ALL ABOUT COLOURS
Using Colour In Prose by Rick Haynes
My local writing group held a session on how colour can set a scene, show the mood of the protagonist, give an image to the reader, and even suggest what could happen next.
It was an interesting meeting and the members, including myself, quickly wrote a few lines about their favourite colours.
Here are my two pieces of prose which should prove interesting.
KNOW THY PLACE
I was bold, brash and covered in dark stains. Too many drinks and too many falls into the brown mire and slush as I walked from my shack to meet her had been my downfall. Why I had allowed myself to fall so low was beyond my current level of stupidity. It was her fault; it was always her fault. But how could I hate and detest this woman of my dreams? The red mist of anger had descended but at least it disappeared quickly. Yet, leaving me in a haze of grey despondency was unfair. Maybe, I was going mad?
I can still see her delicate footprints in the melting snow. Clothed in a long white dress and matching shawl, I’m surprised Helen stayed so long. At least I understood why she said her goodbyes to a simple gardener like me. But why did she kiss my cheek?
Her father hated me, her brother wanted to kill me and only her mother tolerated my presence. Her family would protect her from any suitor, especially one so low in the world. Yet, none of their threats had come to fruition for whilst she was their yellow rose, highly scented and in full bloom, Helen had always been strong-willed. She tolerated no interference from her family about whom she spoke to.
No, it was my mistake, my boldness in giving her the first red camellia of the season that caused my downfall. Her family believed, correctly, I was in love with Helen. With her carefree innocence and her generous smile, I hoped my love would overcome her parents' prejudice. Being so nice to me, I was sure she felt the same. Sadly, it wasn’t only her parents tearing us apart.
Hearing her last words before she walked away drove a nail into my throbbing heart. Helen had agreed to wed another, a man much older, a grey haired man. And one very wealthy.
I took one last look at her lithe body as she disappeared through the side gate and put my head in my hands. My eyes were moist and I needed an outlet. The purple mist enveloped my brain, turning rational thought into evil deeds. I threw my pitchfork into the wooden door of the nearby shed and screamed at my fate. My mind was a whirl of colours, the hues overpowering. I put one hand across my throat for my breathing was more ragged than I'd ever known it to be.

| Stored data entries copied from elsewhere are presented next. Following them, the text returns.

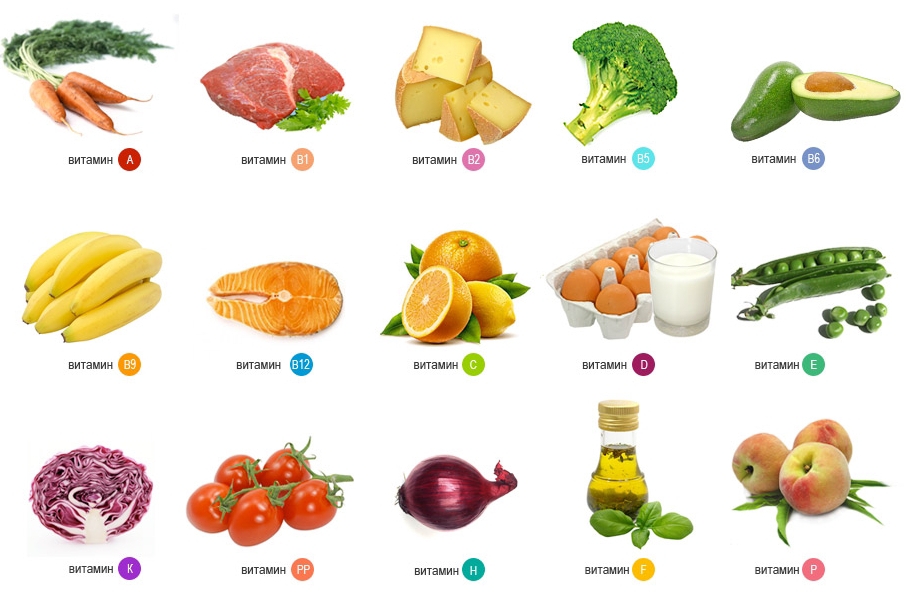 витамин A

витамин B1

витамин B2

витамин B5

витамин B6

витамин B9

витамин B12

витамин C

витамин D

витамин E

витамин K

витамин PP

витамин H

витамин F

витамин P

After inhaling deeply many times the colours of confusion slowly ebbed away. Instead, I saw myself riding the waves of a crimson sea with a spear in one hand.
"Someone will pay." I was screaming the words over and over.
And as I made my vow, my clarity of purpose slowly emerged from the befuddlement inside my head.
I only had one thought now.
Revenge was best served cold.
Once I finished the piece of flash fiction, I wanted to write another piece, an unusual piece about colours. I’d love to know what you think of this one.
CHOOSING THE RIGHT COLOUR
Blue is the colour screamed the home fans.
Red is for the devils, retorted the opposition.
White is the programmes yelled the sellers.
Colourless are the heavens, played the band.
Smoky is the meatballs complained the eaters.
Grey is the sky roared the home manager.
Black is his feelings yelled the pundits.
Gold is our desire shouted the winners.
Dark is our hearts whispered the losers.